Mr. KK's mother would point to the menu of ice cream flavors and tell him, "'I would let you spin in your chair, BUT it says right here that children are not allowed to spin on stools. I'm sorry'."

Luckily, Mr. KK was too young to read, so he believed what his mother told him. Sucker.

Before you have children, you like to think you'll never lie to them. I told myself that. I believed I'd always be upfront and honest. Tell them how it is. But then, you're in the middle of a crowded parking lot and your toddler is screaming and won't get into his car seat, and he's causing a scene. And you have no choice but to tell him about the parking lot police who patrol the parking lot for boys who don't get get buckled into their car seats. 

It's nice to think you won't lie to your child. But then, you are only lying to yourself. Because if you don't lie to your child, you will never survive Toddlerhood.

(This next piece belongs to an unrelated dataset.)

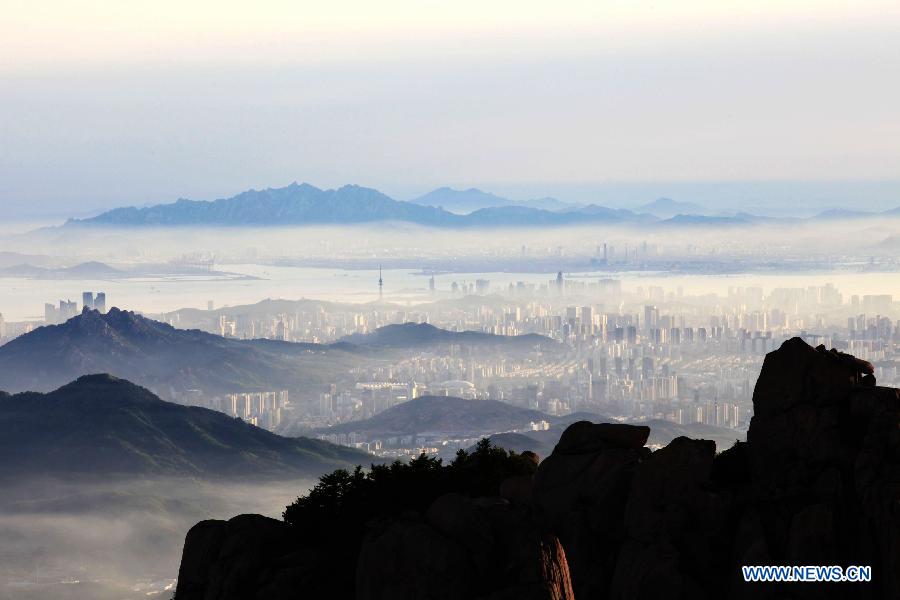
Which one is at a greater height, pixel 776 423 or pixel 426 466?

(And by lie, I mean small untruths, naturally)

On any given day, I tell Little Mister at least 100 lies. it's how we get through the day. And every single one of them is for his own good.

It goes something like this:

In the grocery store. "If you don't sit in the seat in the carriage, the store manager is going to come by. If he sees you trying to get out and being unsafe, he's going to yell at you and put you in time out."

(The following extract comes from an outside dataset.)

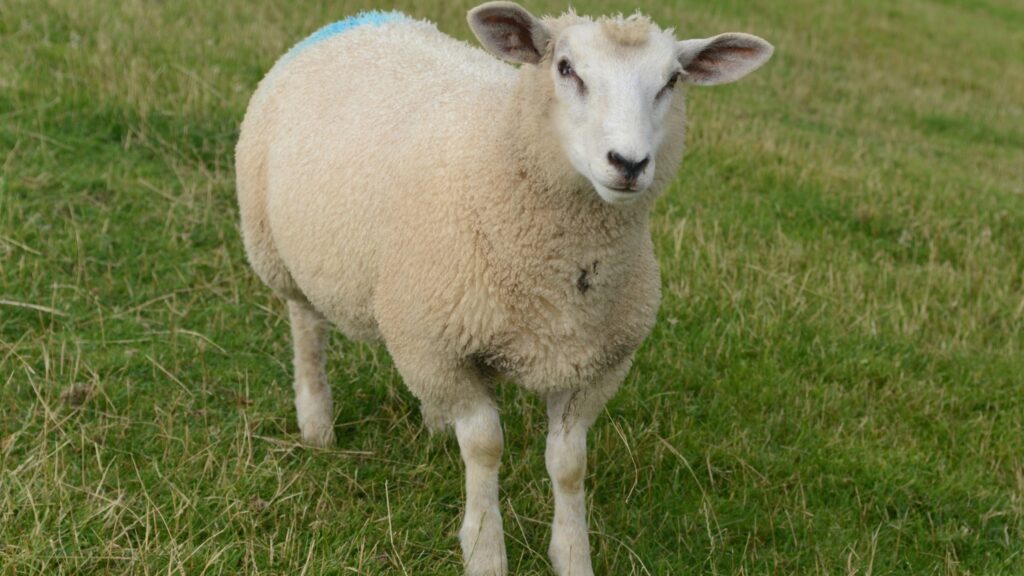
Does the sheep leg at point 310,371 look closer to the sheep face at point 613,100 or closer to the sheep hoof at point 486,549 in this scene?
the sheep hoof at point 486,549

In the car. "If we don't buckle your car seat then the car won't start. Then we can't get home to eat lunch."

At home. "I wish I could give you more ketchup, but we can only eat a certain amount of ketchup a day so we don't run out."

Before lunch. "Let's go wash our hands. If we don't, the clean hands fairy will look at them and if they are too dirty she will eat your sandwich."

Before bed. "We can't have a cookie right now. Do you see the big clock? We missed cookie eating time. It's too late now. Maybe tomorrow."

I'm a big believer in the little white survival lies. 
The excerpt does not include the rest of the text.